Afghans sought help for its $50 billion five-year plan as donors met in Paris June 12.
Aid: French foreign minister Bernard Kouchner (l.) - here with French and Afghan presidents Nicolas Sarkozy (c.) and Hamid Karzai (r.) - said the June 12 Paris conference came 'at a time of serious do
ERIC FEFERBERG/REUTERS
Paris
The people and villages of troubled Afghanistan will get substantial new aid – up to $16 billion – provided Kabul and President Hamid Karzai agree to greater United Nations oversight and clampdown measures on Afghan corruption and waste, world leaders said here Thursday.
The one-day 70-nation meeting in Paris arose out of deepening concern this spring that the NATO Afghan mission is too important to fail – amid Taliban resurgence – and that billions of dollars for civil and civic structures must actually reach ordinary Afghans and into small villages. It is a "hearts and minds" strategy – that stability depends as much on nation-building as on NATO security.
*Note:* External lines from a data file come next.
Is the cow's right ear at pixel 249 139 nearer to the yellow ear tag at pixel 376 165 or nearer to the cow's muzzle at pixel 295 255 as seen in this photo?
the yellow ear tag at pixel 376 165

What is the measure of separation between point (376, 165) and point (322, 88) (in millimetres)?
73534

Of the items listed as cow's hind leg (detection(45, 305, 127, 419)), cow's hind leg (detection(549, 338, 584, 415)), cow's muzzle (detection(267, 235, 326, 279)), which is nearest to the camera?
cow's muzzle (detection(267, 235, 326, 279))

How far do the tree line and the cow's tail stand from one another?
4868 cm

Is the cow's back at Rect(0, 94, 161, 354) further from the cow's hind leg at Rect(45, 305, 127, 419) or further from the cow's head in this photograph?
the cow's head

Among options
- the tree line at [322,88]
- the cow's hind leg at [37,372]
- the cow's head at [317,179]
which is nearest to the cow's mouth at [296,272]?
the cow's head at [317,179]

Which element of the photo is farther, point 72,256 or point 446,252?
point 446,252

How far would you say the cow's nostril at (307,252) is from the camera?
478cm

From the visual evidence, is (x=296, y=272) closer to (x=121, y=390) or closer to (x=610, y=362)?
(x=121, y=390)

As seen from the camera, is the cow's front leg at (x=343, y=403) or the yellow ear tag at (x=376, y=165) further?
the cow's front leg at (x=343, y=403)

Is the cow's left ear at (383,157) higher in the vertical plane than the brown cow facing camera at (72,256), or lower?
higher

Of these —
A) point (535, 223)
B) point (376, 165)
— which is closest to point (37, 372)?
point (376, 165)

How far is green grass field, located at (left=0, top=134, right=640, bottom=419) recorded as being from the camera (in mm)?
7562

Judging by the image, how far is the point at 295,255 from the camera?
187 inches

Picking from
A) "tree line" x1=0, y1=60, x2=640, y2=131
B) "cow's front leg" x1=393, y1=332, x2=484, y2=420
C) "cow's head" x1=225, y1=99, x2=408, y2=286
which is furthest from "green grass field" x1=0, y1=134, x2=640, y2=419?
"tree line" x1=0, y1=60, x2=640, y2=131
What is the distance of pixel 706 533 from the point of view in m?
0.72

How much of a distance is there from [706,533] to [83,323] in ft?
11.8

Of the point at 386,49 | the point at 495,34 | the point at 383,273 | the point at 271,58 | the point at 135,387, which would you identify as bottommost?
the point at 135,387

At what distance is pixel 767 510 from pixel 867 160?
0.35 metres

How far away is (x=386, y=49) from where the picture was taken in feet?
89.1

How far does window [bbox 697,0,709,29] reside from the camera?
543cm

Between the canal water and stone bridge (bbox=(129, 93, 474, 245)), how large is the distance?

Yet the word "accountability" hung in the Paris air as much as the word "pledge," as Mr. Karzai's embattled government sought $50 billion over five years. The day opened with a frank UN report on progress since 2006 issued to the press – describing "deteriorating" security, increased opium production, the burning of schools, corruption. The famed "Afghan Compact" shaped in London two years ago "turned out to be overly ambitious due to changing circumstances," it read.
The meeting comes "at a time of serious doubts about Afghanistan… and we have to show determination and considerable patience," said Bernard Kouchner, French foreign minister. His boss, Nicolas Sarkozy, offered that it is time "to put the Afghan people in charge of their fate and future."